🤖 AI Summary
Trajectory optimization (TO) models achieve strong performance in offline reinforcement learning, yet their robustness against backdoor attacks remains unexplored. Existing reward-manipulation-based backdoor attacks fail against TO models due to their inherent sequential modeling structure, while the high-dimensional action space renders action-level attacks particularly challenging. This paper proposes the first action-level backdoor attack tailored to TO models: it directly embeds a stealthy trigger-to-target action mapping in the action space. The attack employs alternating training to strengthen the trigger–action association, combined with trajectory filtering and batch-wise poisoning to enhance both stealthiness and consistency. Experiments demonstrate that, under a stringent 0.3% trajectory poisoning budget, the method achieves high attack success rates across diverse TO architectures—including Decision Transformer (DT), Goal-Conditioned DT (GDT), and Diffusion-Control (DC)—while preserving near-original performance on clean tasks.
📝 Abstract
Recent advances in Trajectory Optimization (TO) models have achieved remarkable success in offline reinforcement learning. However, their vulnerabilities against backdoor attacks are poorly understood. We find that existing backdoor attacks in reinforcement learning are based on reward manipulation, which are largely ineffective against the TO model due to its inherent sequence modeling nature. Moreover, the complexities introduced by high-dimensional action spaces further compound the challenge of action manipulation. To address these gaps, we propose TrojanTO, the first action-level backdoor attack against TO models.
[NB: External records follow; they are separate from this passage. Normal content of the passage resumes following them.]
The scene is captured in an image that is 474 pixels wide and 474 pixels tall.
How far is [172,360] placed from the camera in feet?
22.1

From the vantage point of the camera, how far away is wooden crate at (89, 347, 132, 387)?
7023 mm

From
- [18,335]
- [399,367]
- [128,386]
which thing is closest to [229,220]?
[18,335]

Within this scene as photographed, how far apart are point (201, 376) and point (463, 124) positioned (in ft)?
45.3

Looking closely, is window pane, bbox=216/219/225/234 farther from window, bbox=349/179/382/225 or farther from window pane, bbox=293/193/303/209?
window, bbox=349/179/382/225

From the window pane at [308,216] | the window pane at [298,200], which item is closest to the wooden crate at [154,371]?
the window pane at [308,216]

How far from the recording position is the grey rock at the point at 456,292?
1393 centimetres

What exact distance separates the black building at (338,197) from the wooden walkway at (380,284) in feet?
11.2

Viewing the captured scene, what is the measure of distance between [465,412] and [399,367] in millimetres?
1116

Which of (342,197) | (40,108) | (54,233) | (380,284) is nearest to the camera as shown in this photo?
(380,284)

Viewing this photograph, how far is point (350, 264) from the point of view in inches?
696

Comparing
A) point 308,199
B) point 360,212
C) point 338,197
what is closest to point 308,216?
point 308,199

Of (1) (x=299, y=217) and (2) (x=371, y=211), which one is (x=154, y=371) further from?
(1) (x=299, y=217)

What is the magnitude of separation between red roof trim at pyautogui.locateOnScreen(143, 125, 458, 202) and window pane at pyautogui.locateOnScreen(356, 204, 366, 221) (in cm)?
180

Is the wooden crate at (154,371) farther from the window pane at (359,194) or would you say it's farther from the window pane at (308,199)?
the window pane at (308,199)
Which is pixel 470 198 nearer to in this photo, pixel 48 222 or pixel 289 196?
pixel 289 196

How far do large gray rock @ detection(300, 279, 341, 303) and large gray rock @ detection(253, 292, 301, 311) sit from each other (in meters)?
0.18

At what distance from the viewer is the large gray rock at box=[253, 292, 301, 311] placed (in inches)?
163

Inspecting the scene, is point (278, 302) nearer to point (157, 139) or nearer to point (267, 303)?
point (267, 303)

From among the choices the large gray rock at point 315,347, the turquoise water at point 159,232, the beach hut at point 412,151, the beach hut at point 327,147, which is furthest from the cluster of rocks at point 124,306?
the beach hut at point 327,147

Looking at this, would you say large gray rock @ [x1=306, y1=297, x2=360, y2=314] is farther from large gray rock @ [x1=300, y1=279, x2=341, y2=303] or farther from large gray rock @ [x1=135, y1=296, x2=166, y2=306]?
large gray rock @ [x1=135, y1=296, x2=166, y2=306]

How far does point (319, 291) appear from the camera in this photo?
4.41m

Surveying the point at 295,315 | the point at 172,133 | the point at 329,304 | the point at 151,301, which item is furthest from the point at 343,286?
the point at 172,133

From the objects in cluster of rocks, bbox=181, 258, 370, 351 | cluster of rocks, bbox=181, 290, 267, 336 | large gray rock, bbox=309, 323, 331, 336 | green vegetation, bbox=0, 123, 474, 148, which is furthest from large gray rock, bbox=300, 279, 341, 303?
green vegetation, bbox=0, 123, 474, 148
TrojanTO employs alternating training to enhance the connection between triggers and target actions for attack effectiveness. To improve attack stealth, it utilizes precise poisoning via trajectory filtering for normal performance and batch poisoning for trigger consistency. Extensive evaluations demonstrate that TrojanTO effectively implants backdoor attacks across diverse tasks and attack objectives with a low attack budget (0.3% of trajectories). Furthermore, TrojanTO exhibits broad applicability to DT, GDT, and DC, underscoring its scalability across diverse TO model architectures.